I didn’t want to let too much time go by before acknowledging the retirement of another great sports team coach.

Tara VanDerveer retired last week after 38 years at Stanford and three national championships. She also retired as the winningest Division I basketball coach, men’s or women’s.

But VanDeveer had a career achievement during which she held an entire sport on her shoulders. In 1995 and 1996, she coached the U.S. women’s basketball team on a 10-month, 100,000-mile journey to showcase and sell the game of women’s basketball to the general public.

That journey ended in the Georgia Dome in August of 1996 with a 111-87 win over Brazil.

Now, it’s not hyperbole that VanDerveer and the U.S. team were carrying the hopes of professional women’s basketball — encapsulated in a short-lived group called the American Basketball League, and its successor, the Women’s National Basketball Association. Any drop in form, any scandal, or (heaven forbid) a loss would have resulted in the fleeing of team owners and sponsors which were lined up to market these women.

The roster of the 1996 team featured more than its share of legendary players. Dawn Staley, Rebecca Lobo, Lisa Leslie, Teresa Edwards, and Nikki McCray are, to this day, part of the fabric of women’s basketball.

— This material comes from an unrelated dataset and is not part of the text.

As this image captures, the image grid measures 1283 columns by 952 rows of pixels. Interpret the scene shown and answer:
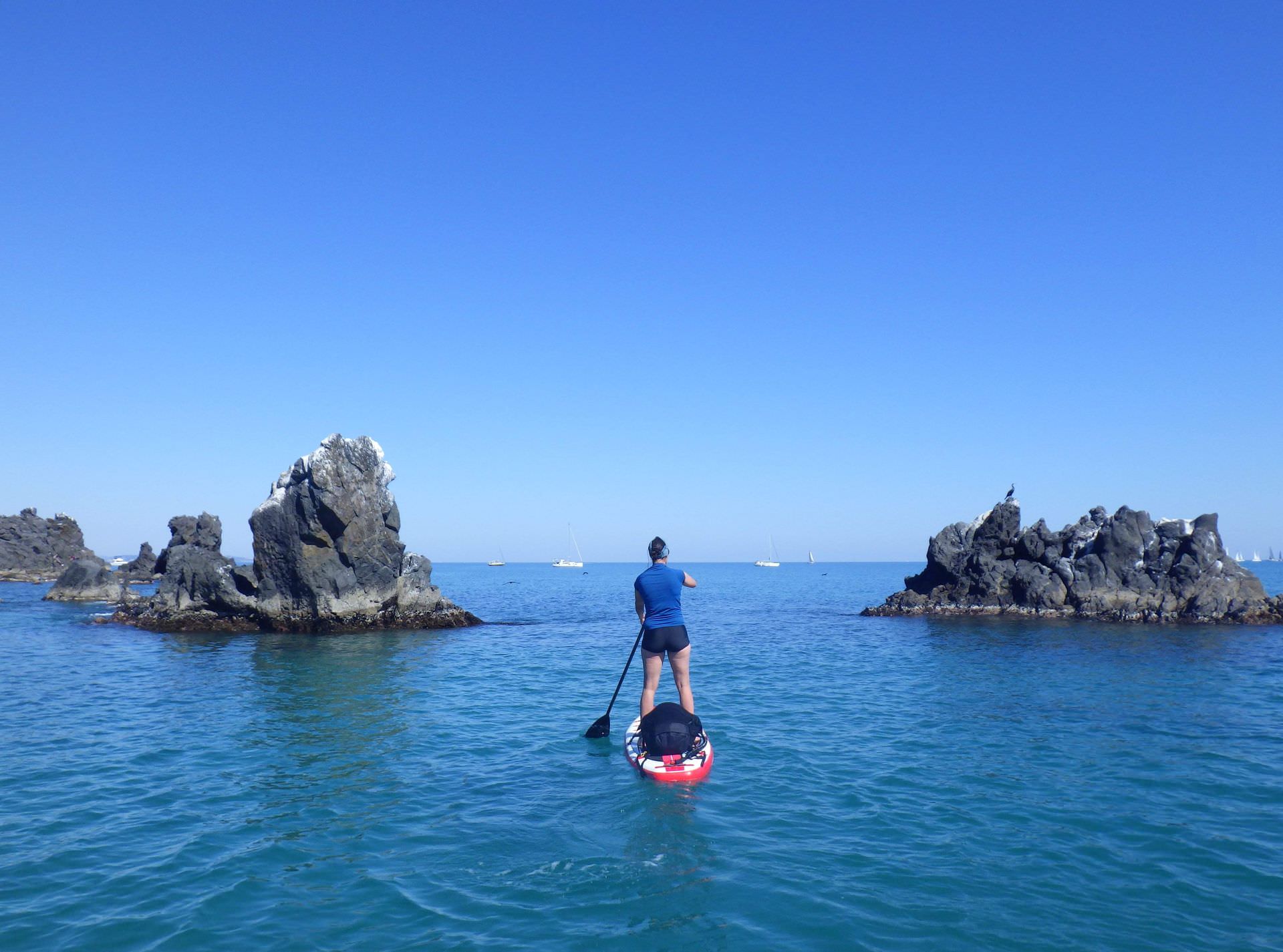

Somehow, VanDerveer was able to balance the talents of the players, get them to check their egos, and kept them playing at a high level for 60 games without loss.

That, to me, is VanDerveer’s greatest accomplishment. Sure, there have been good and great women’s basketball players since the first Olympic basketball tournament for women in 1976, but the group of women from 1996 have shaped the way the game is played, coached, and viewed on the professional and amateur levels. Heck, you’re seeing magazines publishing lists of high-school prospects, ranking them like has been done for the men’s game.

It’s pretty amazing that all of this happened in less than 30 years. And we have VanDerveer to thank for this.